Information supplied:

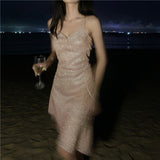 Seaside Vacation Sanya Travel Wearing Clothes Sexy Bare Back Sling Beach Dress Woman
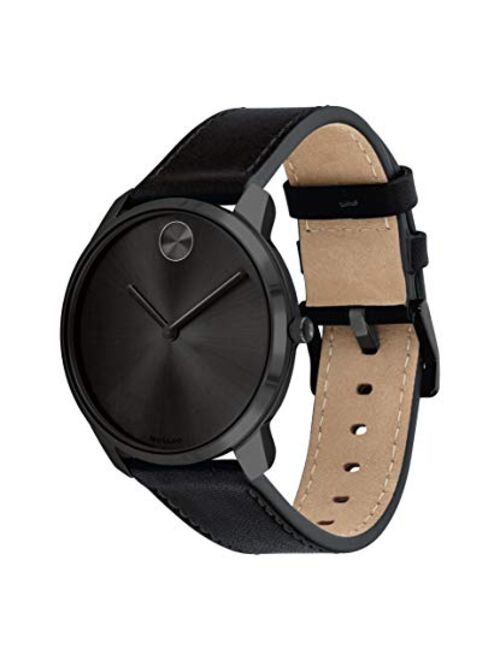 Movado Men's Bold Thin Stainless Steel Swiss Quartz Watch with Leather Strap, Black, 21 (Model: 3600587)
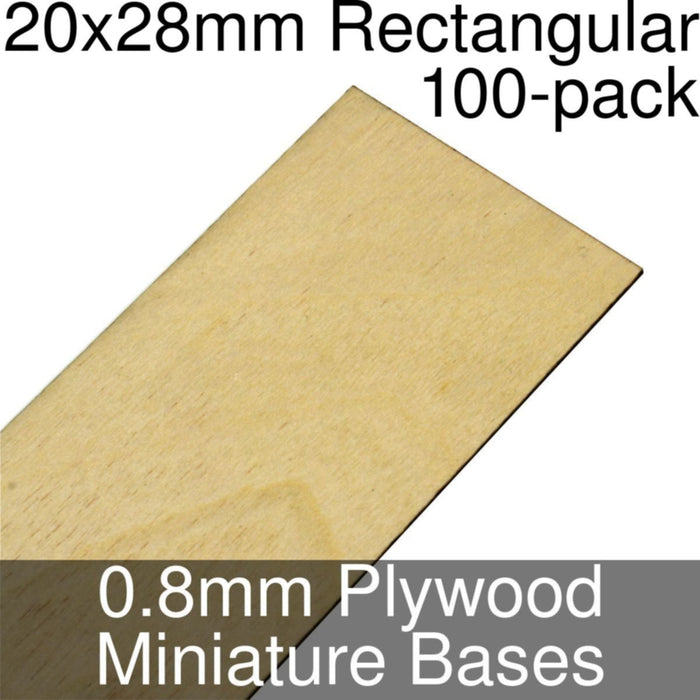 Miniature Bases, Rectangular, 20x28mm, 0.8mm Plywood (100)-Miniature Bases-LITKO Game Accessories
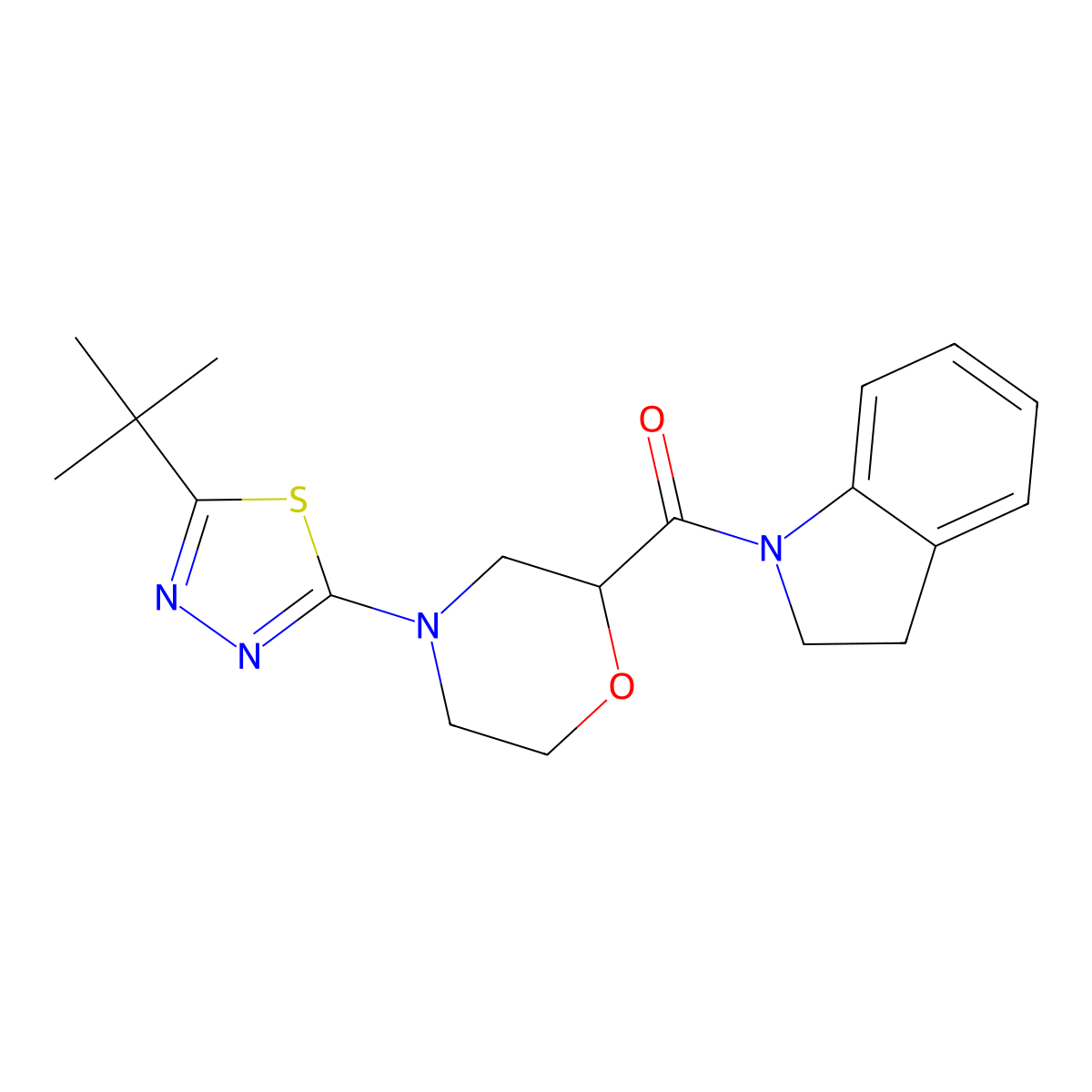 1-[4-(5-tert-butyl-1,3,4-thiadiazol-2-yl)morpholine-2-carbonyl]-2,3-dihydro-1H-indole molecular structure, CAS 3054575-14-0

What the task asks: Set the pictures aside and transcribe the data above exactly.

Answer to this exercise:
 Seaside Vacation Sanya Travel Wearing Clothes Sexy Bare Back Sling Beach Dress Woman
 Movado Men's Bold Thin Stainless Steel Swiss Quartz Watch with Leather Strap, Black, 21 (Model: 3600587)
 Miniature Bases, Rectangular, 20x28mm, 0.8mm Plywood (100)-Miniature Bases-LITKO Game Accessories
 1-[4-(5-tert-butyl-1,3,4-thiadiazol-2-yl)morpholine-2-carbonyl]-2,3-dihydro-1H-indole molecular structure, CAS 3054575-14-0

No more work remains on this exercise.